Just like Python’s usual slicing notation.

In [None]:
# Slice by "Albania", :

In [None]:
# Would get the same result printing data.loc["Albania"] (without a second index).

In [None]:
# Would get the same result printing data["gdpPercap_1952"]

# Also get the same result printing data.gdpPercap_1952 (since it’s a column name)

#### Select multiple columns or rows using `DataFrame.loc` and a named slice

In the above code, we discover that slicing using loc is inclusive at both ends, which differs from slicing using iloc, where slicing indicates everything up to but not including the final index.

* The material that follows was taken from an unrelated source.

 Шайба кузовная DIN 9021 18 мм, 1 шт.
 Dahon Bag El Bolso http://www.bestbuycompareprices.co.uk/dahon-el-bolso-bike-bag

#### Result of slicing can be used in further operations

- Usually don’t just print a slice.
- All the statistical operators that work on entire dataframes work the same way on slices.
    - E.g., calculate max of a slice.

#### Use comparisons to select data based on value

- Comparison is applied element by element.
- Returns a similarly-shaped dataframe of True and False.

In [None]:
# Use a subset of data to keep output readable.

# Which values were greater than 10000 ?


#### Select values or NaN using a Boolean mask.

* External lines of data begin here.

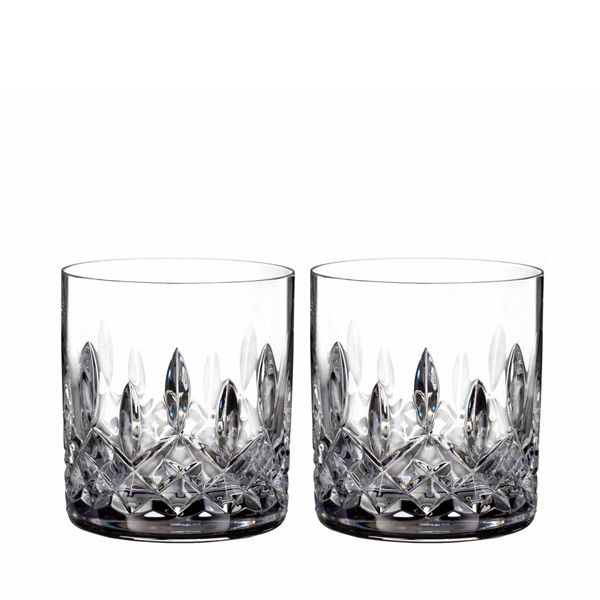 Waterford Lismore Connoisseur Whiskyglas - straight sided - set van 2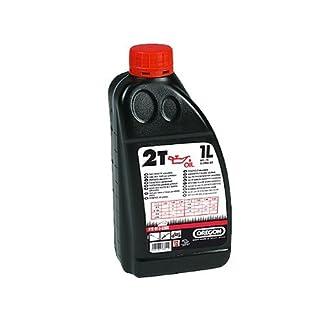 Oregon-Zweitaktl-1-Liter-2-Takt-l-fr-Benzin-Motorsense-Kettensge-Laubsauger-etc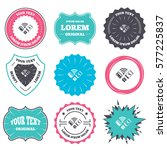 label and badge templates.... | Shutterstock . vector #577225837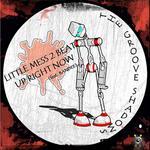 Little Mess 2 Beat EP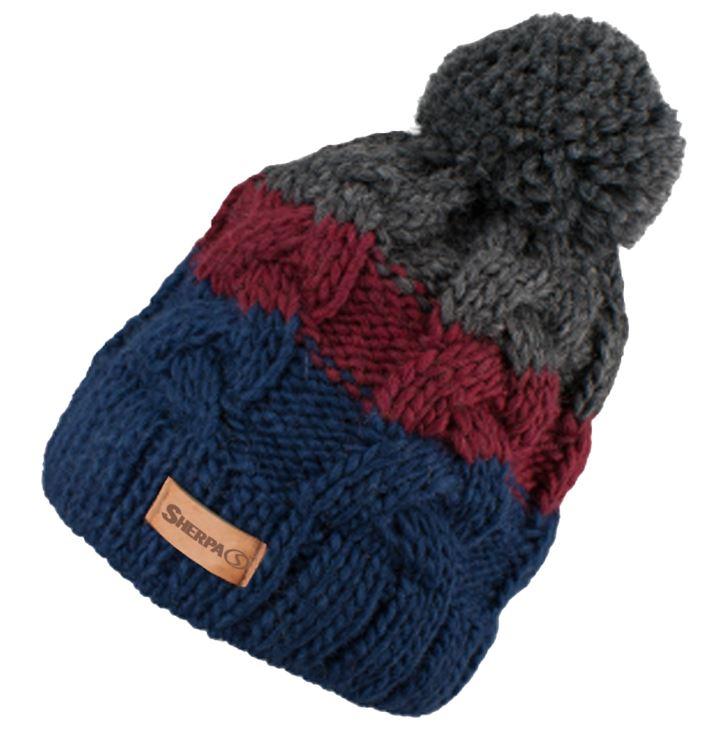 Pánská zimní čepice Sherpa Axel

- A frame full of Booleans is sometimes called a mask because of how it can be used.

- Get the value where the mask is true, and NaN (Not a Number) where it is false.
- Useful because NaNs are ignored by operations like max, min, average, etc.

#### Exercise - Selection of Individual Values

Assume Pandas has been imported into your notebook and the Gapminder GDP data for Europe has been loaded:

In [1]:
import pandas

df = pandas.read_csv('data/gapminder_gdp_europe.csv', index_col='country')

Write an expression to find the Per Capita GDP of Serbia in 2007.

#### Exercise - Extent of Slicing

- Do the two statements below produce the same output?
- Based on this, what rule governs what is included (or not) in numerical slices and named slices in Pandas?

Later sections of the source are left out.